US tankers enjoyed the same communications advantage as the US infantry. Their tanks used modern FM radios, and better radio communications meant that tank companies could call for artillery fire support, and in some cases close-air support, to carry out their mission. This was often the case when a column was stopped by hidden German armor in defilade position, which could not be easily eliminated by direct tank fire. Each tank battalion had a platoon of M4 tanks with 105mm howitzers in the headquarters company, and most combat commands had at least one battalion of self-propelled M7 105mm howitzer motor carriages for each tank battalion, sometimes more. US armored divisions had advantages in less recognized areas as well. Armored units were better supplied with engineer equipment, which was essential in mobile operations for river crossing. An important innovation was the engineer's treadway bridge, which could be broken down into loads small enough to fit into standard 21/2"ton trucks. Coincidentally, it was the commander of Patton's spearhead formation, Col. Bruce Clarke, an engineer by training, who had been the army's prime advocate for the development of rapid bridging equipment for the armored force.

The US Army had the greater number of tanks in the Lorraine sector. German strength was never more than 350 tanks, even at the peak of the tank fighting in the third week of September. The Third Army started out the campaign with about 165 M5A1 light tanks, 596 M4 (75mm) and 76 M4 (76mm) medium tanks, and about 450 M10 and M18 tank destroyers. About 40 percent of the tanks were in separate tank battalions supporting the infantry, and the remainder were in the armored divisions.

If there was one combat arm in which the US Army had unquestioned superiority over the Wehrmacht, it was the artillery. This was not simply a question of quantity. The US field artillery battalions were more modem than their German counterparts in nearly all respects. While their cannon were not significantly different in capability, the US field artillery battalions were entirely motorized, while German field artillery, especially infantry division units, was still horse-drawn. US heavy artillery was mechanized, using fully tracked high-speed tractors. The high level of motorization provided mobility for the batteries, and also ensured supply.

The US field artillery also enjoyed a broader and more modem assortment of communication equipment. Another US innovation was the fire direction center (FDC). Located at battalion, division, and corps level, the FDC concentrated the analog computers and other calculation devices alongside the communication equipment, permitting prompt receipt of messages and prompt calculation of fire missions. This level of communication allowed new tactics, the most lethal of which was TOT or "time-on-target." Field artillery is most effective when the first few rounds catch the enemy out in the open. Once the first few rounds have landed, enemy troops take cover, and the rate of casualties to subsequent fire declines dramatically. The aim of TOT was to deliver the fire on the target simultaneously, even from separate batteries. TOT fire missions were more lethal and more economical of ammunition than traditional staggered fire-strikes, and effective communication meant that the batteries could switch targets rapidly as well.

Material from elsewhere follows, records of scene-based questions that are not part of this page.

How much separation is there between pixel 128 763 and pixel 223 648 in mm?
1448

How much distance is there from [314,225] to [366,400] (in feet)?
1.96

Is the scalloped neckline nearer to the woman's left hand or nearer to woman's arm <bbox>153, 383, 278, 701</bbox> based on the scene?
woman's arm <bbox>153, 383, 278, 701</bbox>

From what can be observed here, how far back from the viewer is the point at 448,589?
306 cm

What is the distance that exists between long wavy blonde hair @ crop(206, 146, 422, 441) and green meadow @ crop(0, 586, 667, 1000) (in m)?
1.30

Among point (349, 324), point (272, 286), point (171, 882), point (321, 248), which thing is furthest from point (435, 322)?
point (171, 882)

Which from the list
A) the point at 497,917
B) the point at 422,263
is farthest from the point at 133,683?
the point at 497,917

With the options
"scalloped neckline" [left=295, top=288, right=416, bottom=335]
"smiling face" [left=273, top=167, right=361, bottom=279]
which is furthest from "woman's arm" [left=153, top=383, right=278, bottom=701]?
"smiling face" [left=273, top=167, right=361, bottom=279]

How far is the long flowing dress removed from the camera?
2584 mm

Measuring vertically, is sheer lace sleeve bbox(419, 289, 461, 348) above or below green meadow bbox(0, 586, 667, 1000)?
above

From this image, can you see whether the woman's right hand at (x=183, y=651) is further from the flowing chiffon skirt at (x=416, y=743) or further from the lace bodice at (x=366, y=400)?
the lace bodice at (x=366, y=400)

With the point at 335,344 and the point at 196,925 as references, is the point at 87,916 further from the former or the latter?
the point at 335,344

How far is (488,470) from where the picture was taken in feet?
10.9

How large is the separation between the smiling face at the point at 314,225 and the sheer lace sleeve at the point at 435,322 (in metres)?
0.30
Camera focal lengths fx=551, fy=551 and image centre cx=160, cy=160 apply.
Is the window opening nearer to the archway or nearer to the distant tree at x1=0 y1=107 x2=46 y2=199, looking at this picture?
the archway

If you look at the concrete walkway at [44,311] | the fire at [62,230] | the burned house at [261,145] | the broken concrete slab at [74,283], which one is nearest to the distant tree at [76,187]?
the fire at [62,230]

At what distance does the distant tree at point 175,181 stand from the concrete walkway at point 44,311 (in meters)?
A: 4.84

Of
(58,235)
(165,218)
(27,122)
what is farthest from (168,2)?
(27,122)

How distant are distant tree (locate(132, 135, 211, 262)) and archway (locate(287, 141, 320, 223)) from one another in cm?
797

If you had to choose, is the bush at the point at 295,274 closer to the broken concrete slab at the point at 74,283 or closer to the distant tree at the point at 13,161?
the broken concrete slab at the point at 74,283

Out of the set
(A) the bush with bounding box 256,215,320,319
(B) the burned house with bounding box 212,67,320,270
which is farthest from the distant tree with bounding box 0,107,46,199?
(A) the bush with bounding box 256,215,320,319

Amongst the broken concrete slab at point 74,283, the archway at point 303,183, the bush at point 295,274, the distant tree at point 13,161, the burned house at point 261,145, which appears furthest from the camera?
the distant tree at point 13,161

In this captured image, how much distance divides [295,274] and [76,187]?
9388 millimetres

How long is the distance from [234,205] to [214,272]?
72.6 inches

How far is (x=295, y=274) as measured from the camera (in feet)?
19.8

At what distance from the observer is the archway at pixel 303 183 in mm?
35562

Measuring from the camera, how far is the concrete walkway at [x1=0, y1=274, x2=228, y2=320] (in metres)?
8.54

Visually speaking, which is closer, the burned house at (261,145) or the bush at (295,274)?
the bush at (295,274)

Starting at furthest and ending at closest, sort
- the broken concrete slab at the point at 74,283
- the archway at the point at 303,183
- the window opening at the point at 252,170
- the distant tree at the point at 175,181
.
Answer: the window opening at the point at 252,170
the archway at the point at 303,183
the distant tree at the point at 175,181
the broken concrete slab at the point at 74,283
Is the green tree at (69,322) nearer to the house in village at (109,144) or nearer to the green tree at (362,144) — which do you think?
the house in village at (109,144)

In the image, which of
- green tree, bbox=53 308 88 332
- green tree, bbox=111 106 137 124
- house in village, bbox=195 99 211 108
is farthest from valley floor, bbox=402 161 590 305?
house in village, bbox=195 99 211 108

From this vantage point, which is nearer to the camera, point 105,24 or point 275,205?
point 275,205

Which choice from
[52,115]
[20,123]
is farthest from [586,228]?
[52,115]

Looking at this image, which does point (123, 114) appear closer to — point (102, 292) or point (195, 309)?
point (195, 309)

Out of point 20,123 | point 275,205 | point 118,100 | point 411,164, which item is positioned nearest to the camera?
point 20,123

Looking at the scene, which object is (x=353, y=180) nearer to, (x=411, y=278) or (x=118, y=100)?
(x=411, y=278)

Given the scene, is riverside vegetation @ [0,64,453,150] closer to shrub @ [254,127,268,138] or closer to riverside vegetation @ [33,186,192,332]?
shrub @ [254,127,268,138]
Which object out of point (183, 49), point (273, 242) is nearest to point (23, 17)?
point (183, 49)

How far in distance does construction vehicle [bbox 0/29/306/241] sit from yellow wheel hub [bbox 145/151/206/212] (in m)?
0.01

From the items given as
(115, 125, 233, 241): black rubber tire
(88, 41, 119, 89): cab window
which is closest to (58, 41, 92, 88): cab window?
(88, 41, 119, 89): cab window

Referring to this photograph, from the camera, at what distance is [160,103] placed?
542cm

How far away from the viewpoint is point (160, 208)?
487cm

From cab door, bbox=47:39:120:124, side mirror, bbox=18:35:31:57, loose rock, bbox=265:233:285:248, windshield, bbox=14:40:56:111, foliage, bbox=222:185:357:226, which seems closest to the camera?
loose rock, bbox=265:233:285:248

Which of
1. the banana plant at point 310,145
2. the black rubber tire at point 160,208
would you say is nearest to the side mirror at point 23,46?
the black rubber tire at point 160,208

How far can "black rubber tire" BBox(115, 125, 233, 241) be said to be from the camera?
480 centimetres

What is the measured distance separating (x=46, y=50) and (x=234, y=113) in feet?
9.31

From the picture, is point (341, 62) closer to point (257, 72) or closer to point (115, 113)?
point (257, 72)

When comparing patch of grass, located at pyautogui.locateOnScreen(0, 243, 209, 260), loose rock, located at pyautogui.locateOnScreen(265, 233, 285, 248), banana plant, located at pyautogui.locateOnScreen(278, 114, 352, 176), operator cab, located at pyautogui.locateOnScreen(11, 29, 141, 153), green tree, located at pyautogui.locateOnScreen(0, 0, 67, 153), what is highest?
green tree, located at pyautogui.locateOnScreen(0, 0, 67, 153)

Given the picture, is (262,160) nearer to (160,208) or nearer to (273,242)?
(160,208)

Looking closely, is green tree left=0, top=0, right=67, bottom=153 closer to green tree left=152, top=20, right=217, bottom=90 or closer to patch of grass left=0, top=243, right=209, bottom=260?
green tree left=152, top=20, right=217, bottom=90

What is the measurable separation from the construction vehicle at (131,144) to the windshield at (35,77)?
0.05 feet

Another firepower advantage enjoyed by the US Army in the Lorraine fighting was air support. The US Army Air Forces tactical air commands (TAC) were structured to operate in direct support of a single army. As a result, Pat ton's Third Army had Brig. Gen. Otto Weyland's XIX TAC attached. US tactical air units were more tightly integrated than in any other army, and Weyland's command was co-located with Patton's headquarters. The XIX TAC generally had about 400 aircraft available, usually organized into two fighter wings, each organized into groups with an average of three fighter squadrons per group. A fighter squadron had 25 aircraft; a squadron mission typically employed 12 fighters; and a group mission used 36. At the beginning of September, XIX TAC had seven fighter groups and one photo reconnaissance group. The majority of the XIX TAC squadrons were equipped with the P-47 Thunderbolt fighter-bomber to provide close support and interdiction using heavy machine-gun fire, bombs, napalm, and rockets. There were also one or two squadrons of P-51s, which were used to provide tactical air cover as well as "fast reconnaissance," including spotting for the corps' heavy 240mm guns. The XIX TAC conducted a larger proportion of close-air support missions out of their total combat missions than any other TAC in Europe.

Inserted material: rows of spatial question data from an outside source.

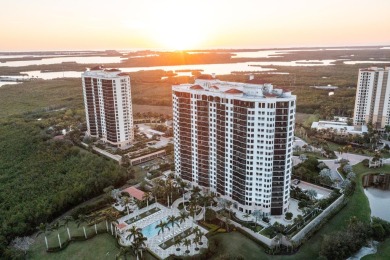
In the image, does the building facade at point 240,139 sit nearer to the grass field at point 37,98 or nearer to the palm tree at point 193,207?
the palm tree at point 193,207

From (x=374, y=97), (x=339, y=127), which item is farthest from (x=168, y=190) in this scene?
(x=374, y=97)

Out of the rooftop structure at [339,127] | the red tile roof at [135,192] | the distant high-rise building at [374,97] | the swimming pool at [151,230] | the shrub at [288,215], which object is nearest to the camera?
the swimming pool at [151,230]

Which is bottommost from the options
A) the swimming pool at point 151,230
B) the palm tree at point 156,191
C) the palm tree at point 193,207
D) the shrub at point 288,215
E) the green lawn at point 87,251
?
the green lawn at point 87,251

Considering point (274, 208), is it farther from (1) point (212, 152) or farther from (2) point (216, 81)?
(2) point (216, 81)

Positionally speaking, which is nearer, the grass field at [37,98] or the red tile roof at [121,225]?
the red tile roof at [121,225]

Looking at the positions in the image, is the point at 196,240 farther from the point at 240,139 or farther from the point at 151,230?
the point at 240,139

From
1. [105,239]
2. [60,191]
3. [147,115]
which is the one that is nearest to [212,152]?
[105,239]

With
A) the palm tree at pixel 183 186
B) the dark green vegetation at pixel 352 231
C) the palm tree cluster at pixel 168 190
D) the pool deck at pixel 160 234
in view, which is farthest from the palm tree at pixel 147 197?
the dark green vegetation at pixel 352 231
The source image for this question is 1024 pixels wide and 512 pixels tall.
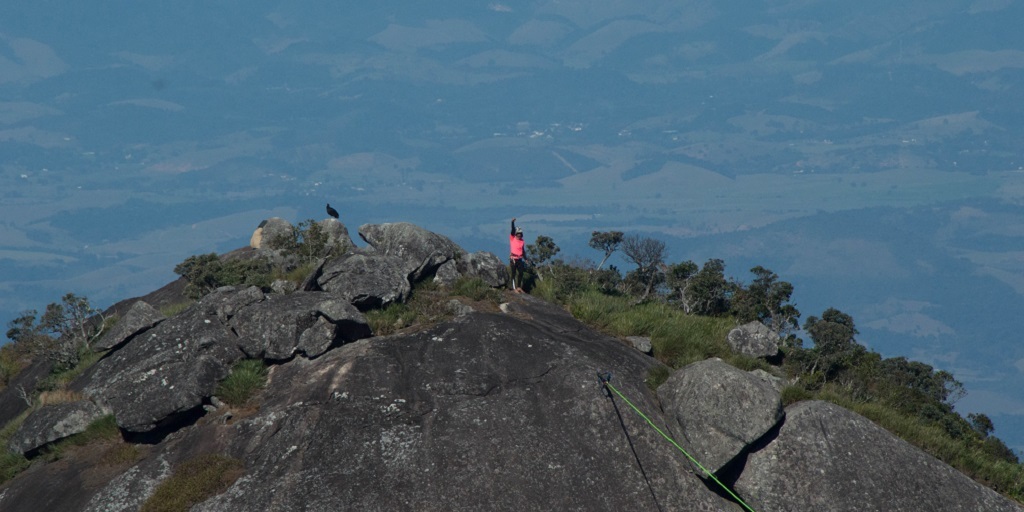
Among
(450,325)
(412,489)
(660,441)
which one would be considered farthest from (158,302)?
(660,441)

The XIX TAC deployed 20 radio teams with the ground units: one team per corps and infantry division headquarters, two with each armored division (with each combat command), and one with each cavalry group when they were performing key screening or holding missions. The team was based around a radio crew that linked the division to the XIX TAC headquarters by means of a SCR-624 radio installed in the division's truck- mounted SCR-399 "doghouse." The tactical air liaison officers (TALO) operated from "veeps" -jeeps with a rack-mounted SCR-522 VHF aircraft radio. They deployed forward with advancing units so that they could vector attacking fighter-bombers onto targets much in the same fashion as artillery forward observers.

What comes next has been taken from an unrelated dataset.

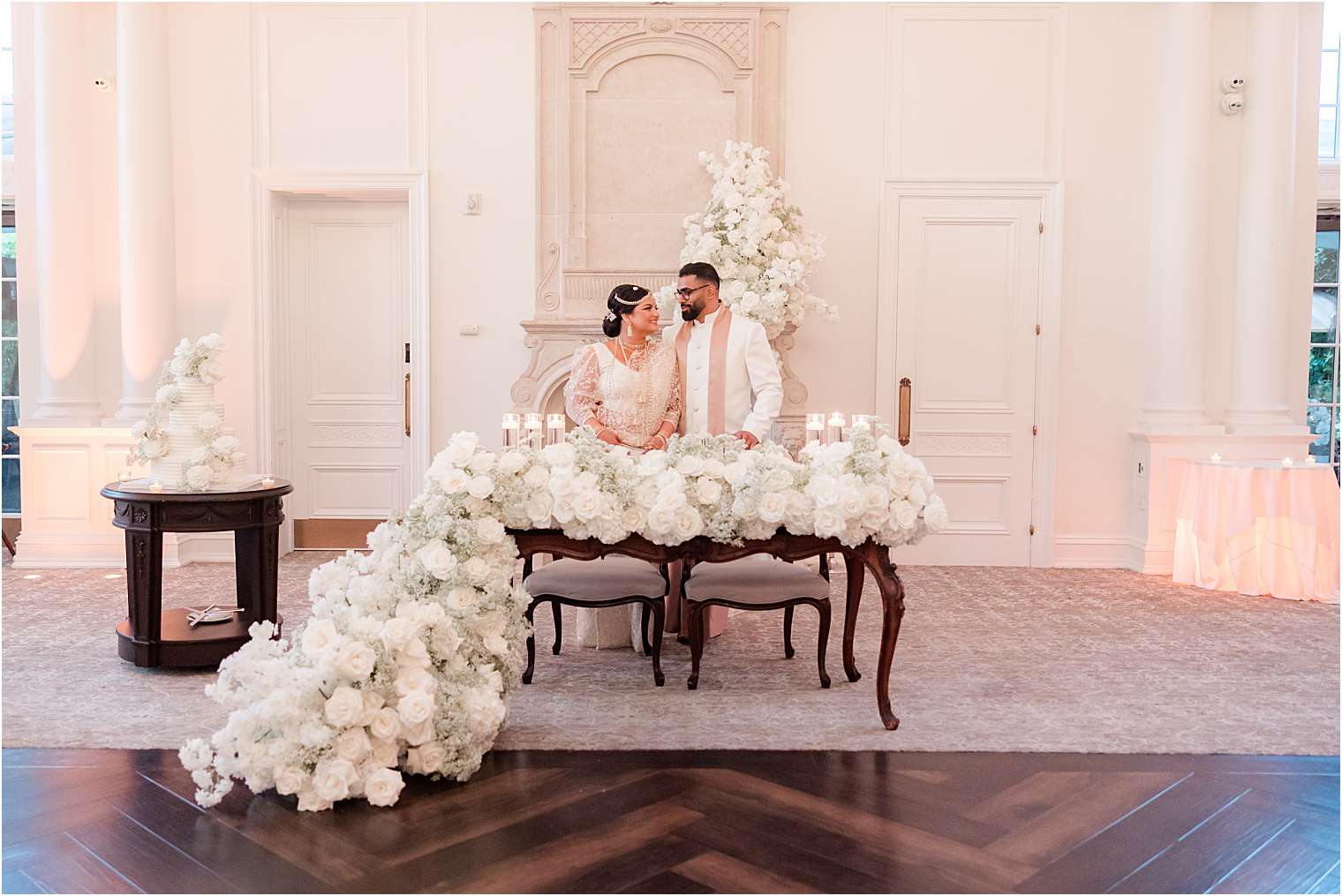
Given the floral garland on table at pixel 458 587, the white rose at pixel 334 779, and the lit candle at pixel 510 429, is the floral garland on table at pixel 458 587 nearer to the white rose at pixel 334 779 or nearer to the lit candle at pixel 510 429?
the white rose at pixel 334 779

The effectiveness of close-air support in World War II remains controversial. Both the Allies and the Germans tended to exaggerate its power: the US air force in its post-war struggle to become a separate service, the Germans as an excuse for poor battlefield performance. Wartime and post-war operational studies have concluded that the ability of fighter-bombers to knock out tanks on the battlefield was greatly exaggerated. In a post-battle survey after the Ardennes fighting in 1945 of a XIX TAC sector, it was found that aircraft had knocked out about six armored vehicles of the 90 claimed. The munitions of the day- unguided rockets, bombs, and heavy machine-guns -were not sufficiently accurate or sufficiently powerful to destroy many tanks. On the other hand, fighter- bombers had an enormous psychological impact, bolstering the morale of GIs and terrifying the average German soldier. German field commanders spoke of the fear instilled by close-air attack in much the same way as they spoke of the "tank panic" of the 1939-41 blitzkrieg years, and as in the case of tank panic, the psychological effects of close-air attack lessened quickly through experience.

The most effective employment of close-air support was to attack supply columns, storage areas, and other soft targets. Even if not particularly effective against the tanks themselves, fighter-bombers could severely limit the mobility of panzer units by forcing them to conduct road marches only at night. Furthermore, the avaricious demand for fuel and ammunition in modem armies made them very vulnerable to supply cut-offs. A panzer brigade could be rendered as ineffective by destroying its trucks and supply vehicles as by destroying the tanks themselves. The commander of CCA of the 4th Armd. Div., Col. Bruce Clarke, later remarked, "We were certainly glad to have [close-air support] but I would say their effect was certainly not decisive in any place."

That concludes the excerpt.